Remember just 32 days ago, I wrote this:

We have a lot of stocks up big today, which has been a recurring theme for our portfolio during earnings season so far. Many of our biggest positions are at or near all-time highs. If you haven’t done any trimming, consider doing so. Maybe 10-20% of some of these biggest winners or about that same amount of some of your most recent big winners.

It’s easy to get carried away in the momentum and to start feeling invincible when so many of our stocks are so far outpacing the broader markets which have been struggling all year. In the Trading With Cody Chat Room today, there are a lot of comments like these:

  • $SPLK breaking out.
  • LOTS OF THINGS WORKING WELL we have had great timely trims and great timely buys overall YTD.
  • Good trade on AMBA
  • YTD has been nice
  • sounds like your YTD performance is outpacing that of the S&P!

Just a reminder that it’s better to sell when you can, not when you have to. And on that note, I also noticed that my ratings for most of our long positions crept lower this month, as most of our stocks ran higher.

Let me rephrase that post according to today’s reality:

We have a lot of stocks DOWN big today. Many of our biggest positions ARE BACK DOWN to levels they haven’t seen in many months. If you haven’t done any BUYING, consider doing so. Maybe NIBBLE ON 10-20% of WHAT YOU CONSIDER A FULL-SIZED POSITION.

It’s easy to get carried away in the momentum and to start feeling THE PANIC when so many stocks AND the broader markets ARE BASICALLY CRASHING. In the Trading With Cody Chat Room today, there are a lot of comments like these:

  • Do you consider going 100% cash yourself?
  • I clearly understand the desire to SELL IT ALL.
  • I am considering to sell all shares and go 100% cash.

Just a reminder that it’s better TO BUY INTO PANIC, NOT SELL INTO PANICS. And on that note, I WILL TELL YOU that my ratings for most of our long positions JUMPED HIGHER IN THE LAST WEEK, as most of our stocks HAVE COME DOWN.
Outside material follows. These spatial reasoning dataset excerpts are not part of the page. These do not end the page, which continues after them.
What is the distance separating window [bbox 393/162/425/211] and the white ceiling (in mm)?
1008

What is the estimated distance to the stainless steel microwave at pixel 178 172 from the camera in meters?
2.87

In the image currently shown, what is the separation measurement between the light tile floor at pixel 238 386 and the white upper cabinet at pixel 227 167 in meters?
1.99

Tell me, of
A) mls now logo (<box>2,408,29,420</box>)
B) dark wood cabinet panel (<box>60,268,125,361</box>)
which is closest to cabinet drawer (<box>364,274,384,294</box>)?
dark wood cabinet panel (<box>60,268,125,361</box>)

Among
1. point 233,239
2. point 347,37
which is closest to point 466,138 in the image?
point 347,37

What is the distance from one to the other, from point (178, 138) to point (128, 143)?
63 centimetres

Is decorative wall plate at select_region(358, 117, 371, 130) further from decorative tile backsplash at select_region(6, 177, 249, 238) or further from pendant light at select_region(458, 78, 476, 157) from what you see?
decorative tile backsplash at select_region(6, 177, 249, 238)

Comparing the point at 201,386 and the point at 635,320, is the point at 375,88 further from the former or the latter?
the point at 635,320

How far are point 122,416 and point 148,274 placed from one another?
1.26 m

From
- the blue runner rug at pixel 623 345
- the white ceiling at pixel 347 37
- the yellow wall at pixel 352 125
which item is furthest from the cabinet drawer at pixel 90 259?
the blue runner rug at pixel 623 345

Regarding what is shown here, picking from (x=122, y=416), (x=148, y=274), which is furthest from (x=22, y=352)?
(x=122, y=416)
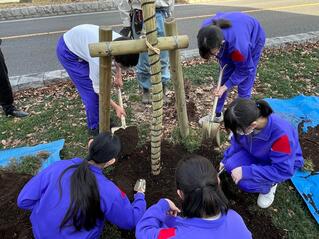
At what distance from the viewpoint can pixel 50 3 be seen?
42.0 feet

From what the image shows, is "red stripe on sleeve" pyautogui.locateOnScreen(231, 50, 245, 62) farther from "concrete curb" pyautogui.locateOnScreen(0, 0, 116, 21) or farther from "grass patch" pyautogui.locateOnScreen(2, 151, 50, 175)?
"concrete curb" pyautogui.locateOnScreen(0, 0, 116, 21)

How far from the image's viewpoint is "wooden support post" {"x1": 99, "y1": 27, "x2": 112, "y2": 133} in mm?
2802

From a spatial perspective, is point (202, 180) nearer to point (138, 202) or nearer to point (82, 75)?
point (138, 202)

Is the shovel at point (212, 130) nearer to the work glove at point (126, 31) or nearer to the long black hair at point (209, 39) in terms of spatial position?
the long black hair at point (209, 39)

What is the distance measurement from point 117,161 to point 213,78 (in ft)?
8.65

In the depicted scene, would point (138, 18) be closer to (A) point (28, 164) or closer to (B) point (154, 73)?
(B) point (154, 73)

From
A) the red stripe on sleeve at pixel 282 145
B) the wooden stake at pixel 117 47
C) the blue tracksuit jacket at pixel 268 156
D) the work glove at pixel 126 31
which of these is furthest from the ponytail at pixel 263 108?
the work glove at pixel 126 31

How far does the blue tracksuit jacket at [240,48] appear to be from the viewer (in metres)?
3.42

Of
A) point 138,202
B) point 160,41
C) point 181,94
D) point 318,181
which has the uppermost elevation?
point 160,41

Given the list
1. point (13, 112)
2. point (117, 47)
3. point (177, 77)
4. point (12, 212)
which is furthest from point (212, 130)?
point (13, 112)

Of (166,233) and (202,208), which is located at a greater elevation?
(202,208)

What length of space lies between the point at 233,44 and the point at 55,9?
10.5 metres

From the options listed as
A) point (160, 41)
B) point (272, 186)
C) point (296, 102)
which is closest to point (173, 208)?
point (272, 186)

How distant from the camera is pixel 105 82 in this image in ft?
10.2
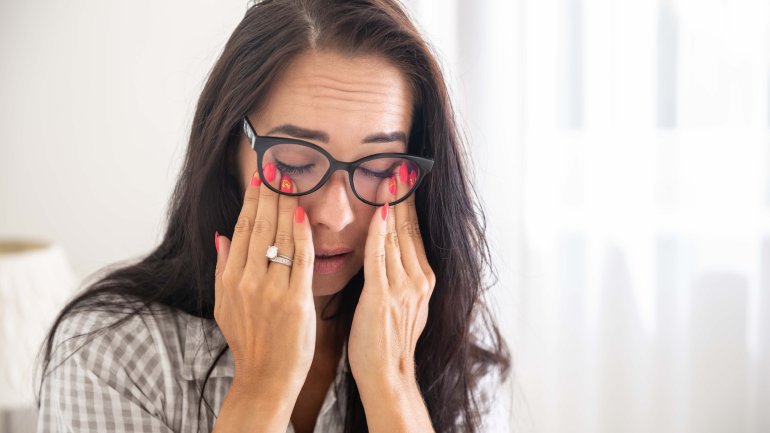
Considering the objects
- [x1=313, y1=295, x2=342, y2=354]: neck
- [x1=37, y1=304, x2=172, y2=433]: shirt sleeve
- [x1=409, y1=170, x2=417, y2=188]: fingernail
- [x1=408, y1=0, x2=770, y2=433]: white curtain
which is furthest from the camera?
Answer: [x1=408, y1=0, x2=770, y2=433]: white curtain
It’s been said that stocks go up like an escalator and they go down like an elevator. So it goes. And while most money managers were bullish and getting longer when the markets were at all-time highs and/or rangebound near all-time highs, the same folks are now panicking and selling and turning bearish.

If you trimmed when stocks were higher, if you follow the playbook, you’re not sick to your stomach today — you’re looking around and starting to pick up some shares. Don’t draw a line in the sand, don’t try to nail the bottom. Just scale into some more long exposure while others are panicking.

That’s exactly what I’ll be doing this morning as I nibble on some of my highest rated stocks. I’m not going to go all-in and I’m not going to load up on call options (yet?), but I am going to scale into more long exposure while others are panicking.

So, my daughter Amaris has a doctor’s appointment this morning and I’ll be there with her early and then I’ll be back before the midway point of the trading day. This morning, I’ll be nibbling on some:

AMBA.

AAPL.

GOOG.

FSLR.

EZCH.

Keep your heads up, keep your cool and stay vigilant. We have a playbook for this. I’ll be back with another post in a bit.